- _Work instructions_
Reproduce word for word the part of the OPEM emissions passage between "OPEM estimates emissions" and "other petrochemical processes.", inclusive.

— BEGIN Passage provided —

OPEM considers all associated oil and gas products that are consumed. Historically, petroleum end use centered only on transport fuels, including gasoline and diesel, and ignored or incompletely and inconsistently reported GHG emissions from petroleum co-products like petcoke, fuel oil, residual fuels, asphalt, and petrochemical feedstocks. OPEM v.3.0 includes these co-products, as well as gas and natural gas liquids that were produced along with each barrel of crude.
OPEM estimates emissions using combustion, transport, and process emissions factors reported by the U.S. Environmental Protection Agency for GHG inventories and Argonne National Laboratory’s GREET model. Emissions factors are documented here. Note that the EPA assumes high fuel quality and near-complete fuel combustion in the calculation of published combustion emissions factors. Depending on the quality of the engine in which a fuel is burned, EPA emissions factors may result in a best-case (lowest emissions) estimate. The model also assumes some percentage of ethane is converted to ethylene for petrochemical use, and assumes a conversion process emissions intensity, but does not include emissions associated with further processing and use of the ethylene product, nor does it include other petrochemical processes.

— END Passage provided —
— BEGIN Listed records —

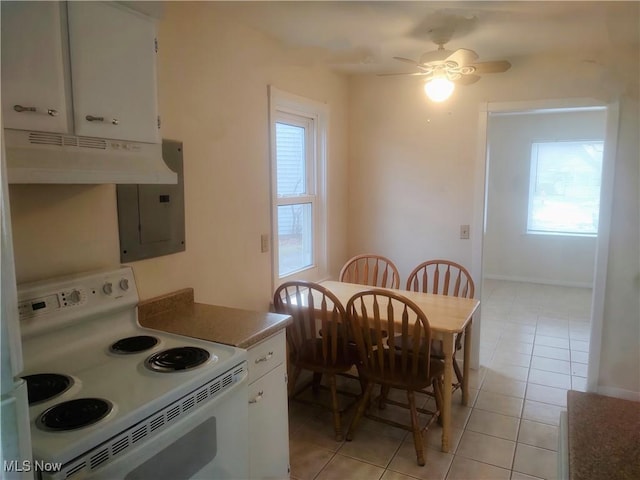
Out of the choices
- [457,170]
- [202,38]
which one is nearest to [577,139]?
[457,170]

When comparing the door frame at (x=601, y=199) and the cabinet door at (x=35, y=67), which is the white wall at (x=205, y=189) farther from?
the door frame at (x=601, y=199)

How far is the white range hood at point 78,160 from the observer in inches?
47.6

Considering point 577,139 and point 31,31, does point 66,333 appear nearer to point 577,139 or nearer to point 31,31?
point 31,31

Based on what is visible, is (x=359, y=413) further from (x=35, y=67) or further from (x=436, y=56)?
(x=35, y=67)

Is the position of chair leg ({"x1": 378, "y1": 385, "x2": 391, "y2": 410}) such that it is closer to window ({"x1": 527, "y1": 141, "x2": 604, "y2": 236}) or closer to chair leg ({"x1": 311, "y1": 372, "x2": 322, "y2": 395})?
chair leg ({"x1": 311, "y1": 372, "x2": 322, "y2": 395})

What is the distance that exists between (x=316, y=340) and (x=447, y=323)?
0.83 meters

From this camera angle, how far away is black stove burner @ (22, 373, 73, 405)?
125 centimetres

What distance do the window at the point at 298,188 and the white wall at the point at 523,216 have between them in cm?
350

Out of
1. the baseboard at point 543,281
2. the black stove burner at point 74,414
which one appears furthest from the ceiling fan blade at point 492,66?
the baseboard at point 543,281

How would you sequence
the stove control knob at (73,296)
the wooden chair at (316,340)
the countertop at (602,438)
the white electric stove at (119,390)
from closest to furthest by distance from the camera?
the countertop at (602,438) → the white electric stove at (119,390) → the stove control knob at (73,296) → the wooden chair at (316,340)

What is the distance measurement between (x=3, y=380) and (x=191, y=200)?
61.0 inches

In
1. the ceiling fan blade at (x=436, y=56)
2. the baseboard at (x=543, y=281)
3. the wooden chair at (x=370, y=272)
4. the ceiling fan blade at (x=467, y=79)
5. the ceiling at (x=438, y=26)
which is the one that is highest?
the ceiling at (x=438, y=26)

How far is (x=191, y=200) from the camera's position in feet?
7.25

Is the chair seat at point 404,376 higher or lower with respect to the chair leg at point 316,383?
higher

— END Listed records —

- _Answer to the task_
OPEM estimates emissions using combustion, transport, and process emissions factors reported by the U.S. Environmental Protection Agency for GHG inventories and Argonne National Laboratory’s GREET model. Emissions factors are documented here. Note that the EPA assumes high fuel quality and near-complete fuel combustion in the calculation of published combustion emissions factors. Depending on the quality of the engine in which a fuel is burned, EPA emissions factors may result in a best-case (lowest emissions) estimate. The model also assumes some percentage of ethane is converted to ethylene for petrochemical use, and assumes a conversion process emissions intensity, but does not include emissions associated with further processing and use of the ethylene product, nor does it include other petrochemical processes.